7. A building label alignment device, characterized in that, include: The acquisition module is used to acquire remote sensing images and labels to be aligned; The remote sensing image is obtained by taking pictures of the area containing buildings. The label to be aligned is the historical building label of the building. The historical building label includes the historical base location mark and the historical roof location mark of the building. The label alignment module is used to input the remote sensing image and the label to be aligned into a pre-trained label alignment model, perform multi-step iterative inference, and obtain the target base location label and the target roof location label output by the label alignment model. The target base location marker is aligned with the base outline of the building, and the target roof location marker is aligned with the roof outline of the building; The label alignment model is obtained by training an initial model based on the DragOSM algorithm with noise, based on the sample remote sensing image, the sample building label corresponding to the sample remote sensing image, and the sample correction vector corresponding to the sample building label.

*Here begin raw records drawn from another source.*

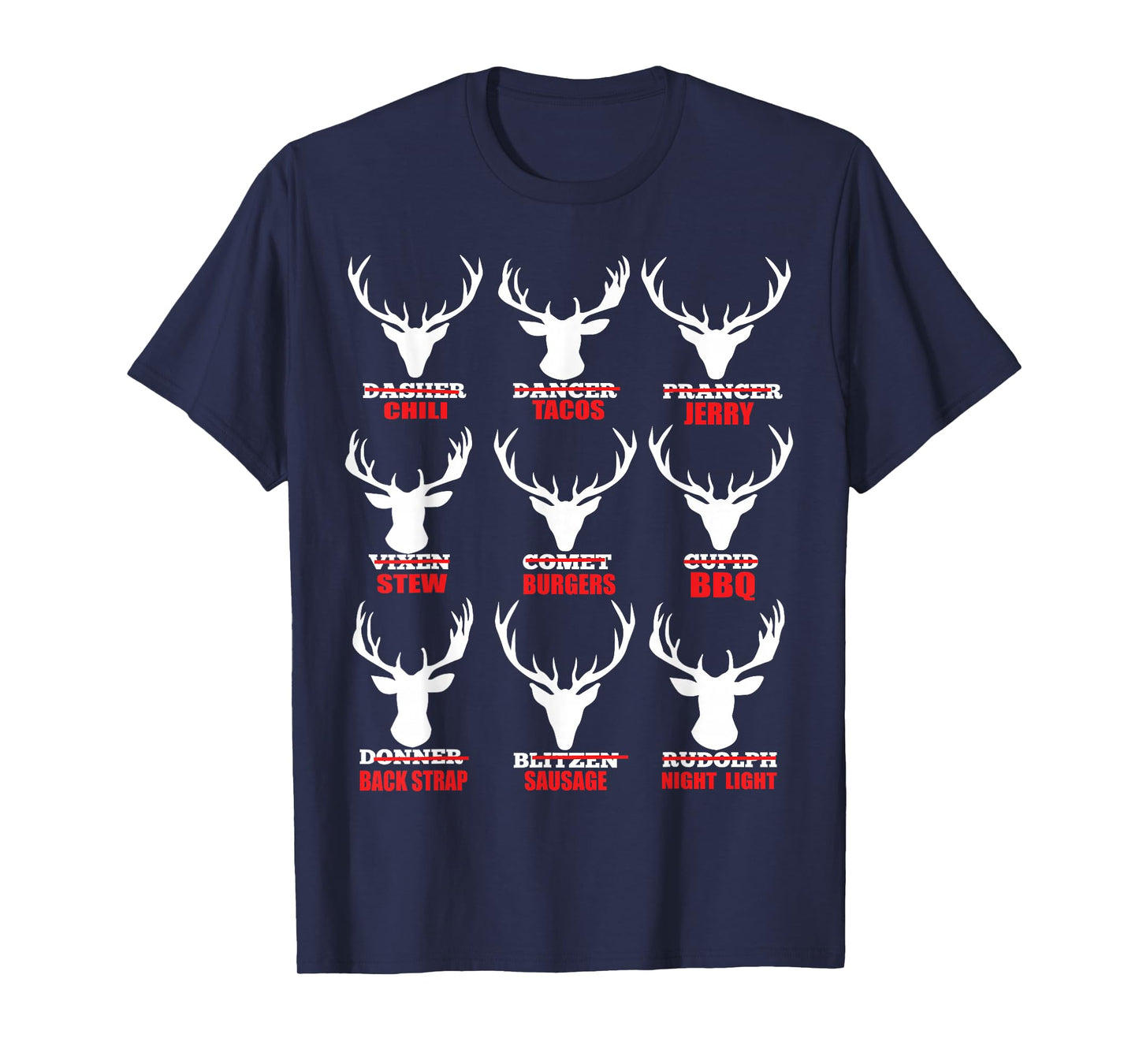 Funny Christmas Reindeer Hunting Meat Humor Top for Hunters T-Shirt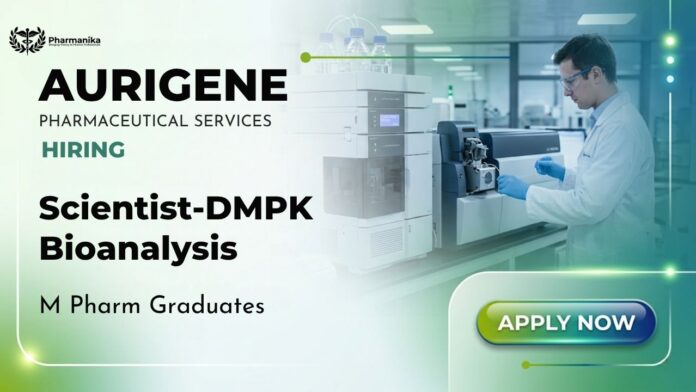 M Pharm Jobs Scientist Job Aurigene DMPK Bioanalysis Role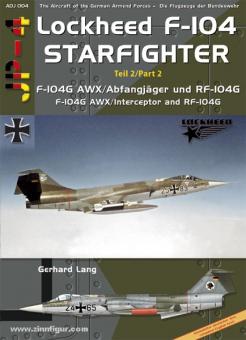 Lang, G.: Lockheed F-104 AWX/RF-104G Starfighter. Part 2: The Starfighter with the Fighter- and Reconnaissance Wings 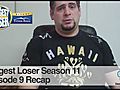 Biggest Loser Recap Season 11 Week 9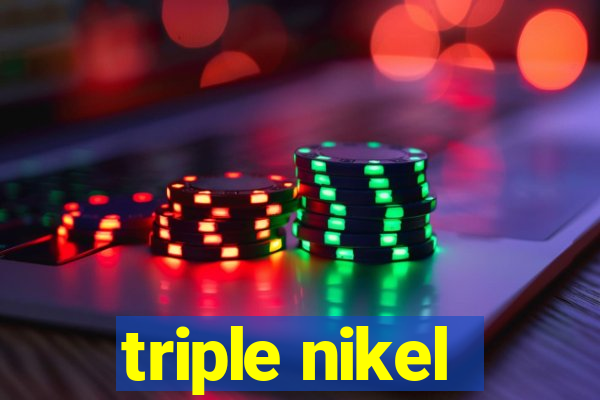 triple nikel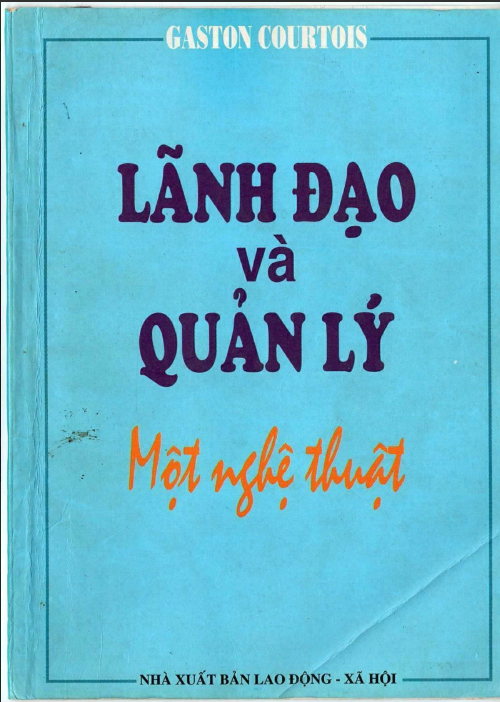 Tải FREE sách Lãnh Đạo Và Quản Lý Một Nghệ Thuật PDF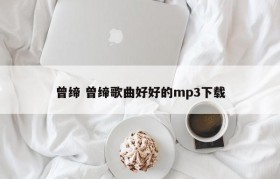 曾缔 曾缔歌曲好好的mp3下载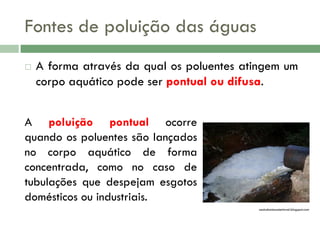 Fontes de poluição das águas


A forma através da qual os poluentes atingem um
corpo aquático pode ser pontual ou difusa.

A poluição pontual ocorre
quando os poluentes são lançados
no corpo aquático de forma
concentrada, como no caso de
tubulações que despejam esgotos
domésticos ou industriais.
oestudantesustentavel.blogspot.com

 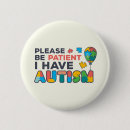 Suche nach geduld buttons Autistisch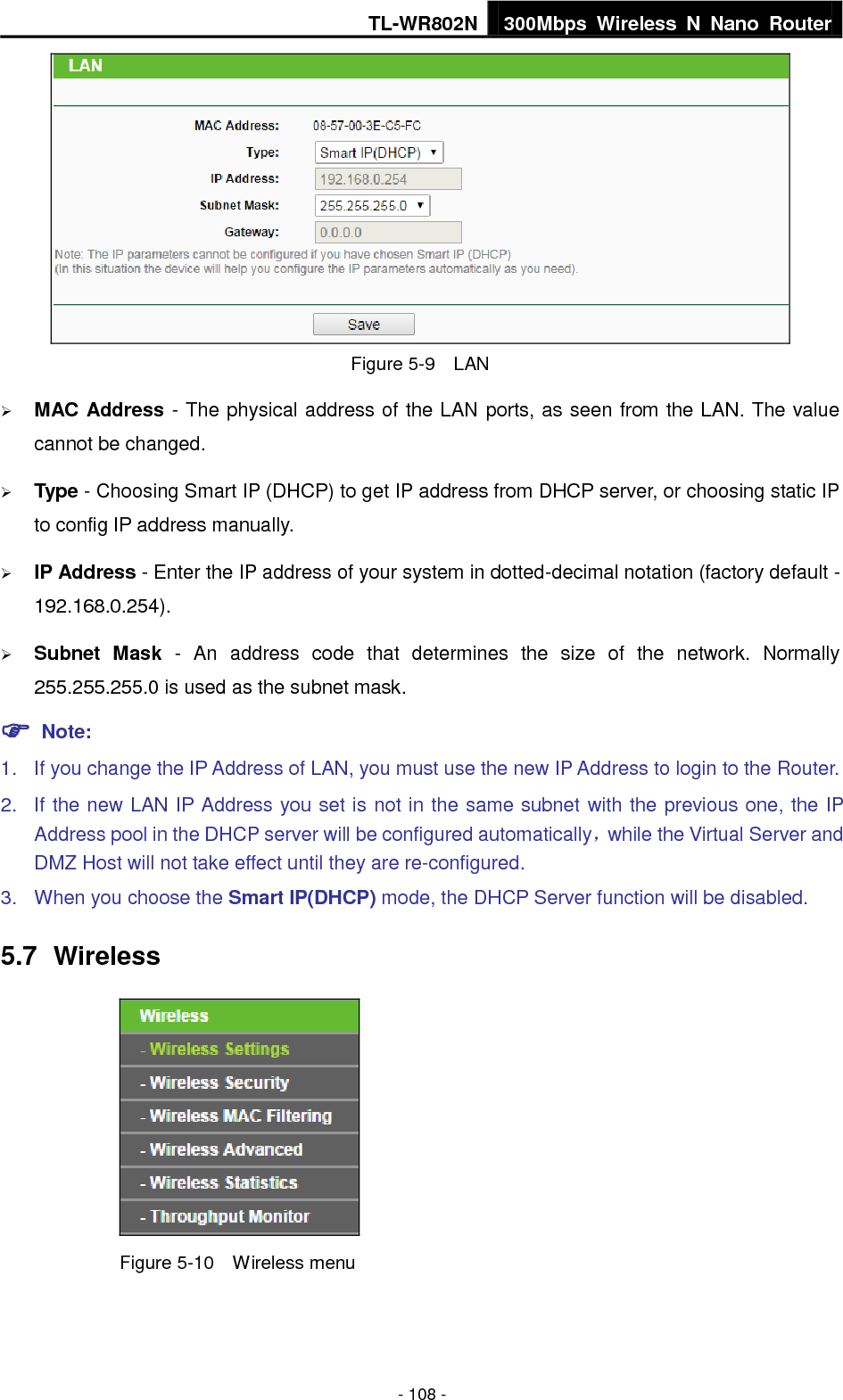TL-WR802N 300Mbps  Wireless  N  Nano  Router  - 108 -  Figure 5-9  LAN  MAC Address - The physical address of the LAN ports, as seen from the LAN. The value cannot be changed.  Type - Choosing Smart IP (DHCP) to get IP address from DHCP server, or choosing static IP to config IP address manually.  IP Address - Enter the IP address of your system in dotted-decimal notation (factory default - 192.168.0.254).  Subnet  Mask  -  An  address  code  that  determines  the  size  of  the  network.  Normally 255.255.255.0 is used as the subnet mask.  Note: 1.  If you change the IP Address of LAN, you must use the new IP Address to login to the Router.   2.  If the new LAN IP Address you set is not in the same subnet with the previous one, the IP Address pool in the DHCP server will be configured automatically，while the Virtual Server and DMZ Host will not take effect until they are re-configured. 3.  When you choose the Smart IP(DHCP) mode, the DHCP Server function will be disabled. 5.7  Wireless  Figure 5-10  Wireless menu 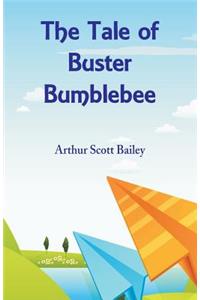 Tale of Buster Bumblebee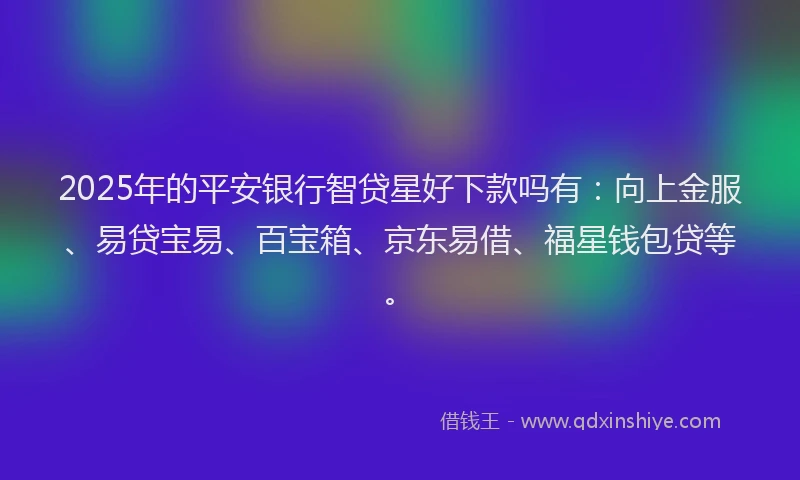 2025年的平安银行智贷星好下款吗有：向上金服、易贷宝易、百宝箱、京东易借、福星钱包贷等。
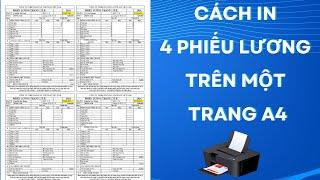 Cách in 4 phiếu lương trên một trang giấy A4 | Mr Cảnh Excel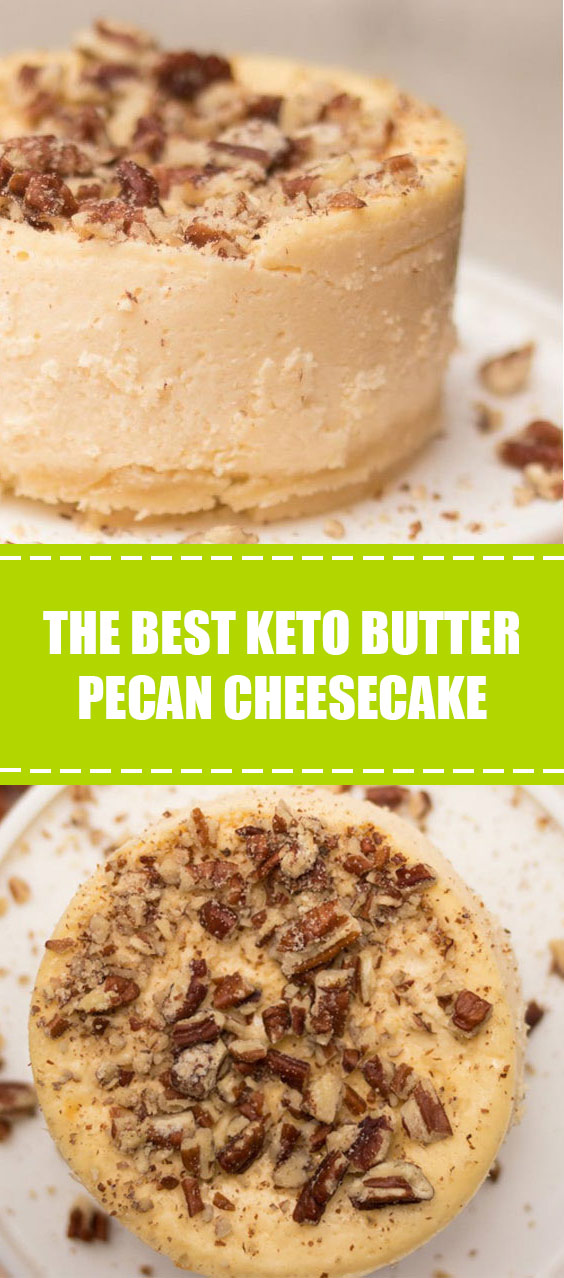 The Best Keto Butter Pecan Cheesecake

8. An electronic device comprising a memory, a processor, and a computer program stored in the memory and running on the processor, characterized in that, When the processor executes the computer program, it implements the building label alignment method as described in any one of claims 1 to 6.
9. A non-transitory computer-readable storage medium having a computer program stored thereon, characterized in that, When the computer program is executed by a processor, it implements the building label alignment method as described in any one of claims 1 to 6.
10. A computer program product, comprising a computer program, characterized in that, When the computer program is executed by a processor, it implements the building label alignment method as described in any one of claims 1 to 6.